### TO DO
Look in the data below for the line that contains "common name: plains zebra". Copy that line and the remaining lines exactly.

== DATA FOR THE TASK ==

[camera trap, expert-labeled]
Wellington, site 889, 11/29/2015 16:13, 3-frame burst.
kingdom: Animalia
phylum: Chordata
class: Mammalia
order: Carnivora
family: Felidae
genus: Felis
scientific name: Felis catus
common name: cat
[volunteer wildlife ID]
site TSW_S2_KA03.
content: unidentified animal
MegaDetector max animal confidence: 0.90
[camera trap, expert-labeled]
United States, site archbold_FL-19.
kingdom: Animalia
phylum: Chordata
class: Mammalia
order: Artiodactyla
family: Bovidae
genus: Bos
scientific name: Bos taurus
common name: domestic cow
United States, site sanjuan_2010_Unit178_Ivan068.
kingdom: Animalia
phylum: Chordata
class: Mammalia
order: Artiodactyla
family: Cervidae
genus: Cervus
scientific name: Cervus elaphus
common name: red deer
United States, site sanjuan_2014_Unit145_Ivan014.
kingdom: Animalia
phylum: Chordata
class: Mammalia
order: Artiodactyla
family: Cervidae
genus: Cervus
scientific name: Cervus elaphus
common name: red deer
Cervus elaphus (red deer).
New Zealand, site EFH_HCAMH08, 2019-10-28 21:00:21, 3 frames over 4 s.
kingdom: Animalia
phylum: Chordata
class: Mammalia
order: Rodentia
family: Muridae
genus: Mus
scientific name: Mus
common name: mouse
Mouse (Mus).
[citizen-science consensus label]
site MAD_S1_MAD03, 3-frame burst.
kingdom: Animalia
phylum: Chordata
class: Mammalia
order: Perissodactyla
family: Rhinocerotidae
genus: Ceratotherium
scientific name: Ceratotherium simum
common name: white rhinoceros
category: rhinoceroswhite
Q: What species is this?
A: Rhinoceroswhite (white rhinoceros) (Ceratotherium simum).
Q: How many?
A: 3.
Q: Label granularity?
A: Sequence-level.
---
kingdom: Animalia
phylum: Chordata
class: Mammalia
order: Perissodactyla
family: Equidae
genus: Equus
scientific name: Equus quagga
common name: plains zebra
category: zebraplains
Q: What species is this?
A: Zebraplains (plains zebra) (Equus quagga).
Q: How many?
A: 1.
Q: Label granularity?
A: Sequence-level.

===

### FINISHED EXERCISE
common name: plains zebra
category: zebraplains
Q: What species is this?
A: Zebraplains (plains zebra) (Equus quagga).
Q: How many?
A: 1.
Q: Label granularity?
A: Sequence-level.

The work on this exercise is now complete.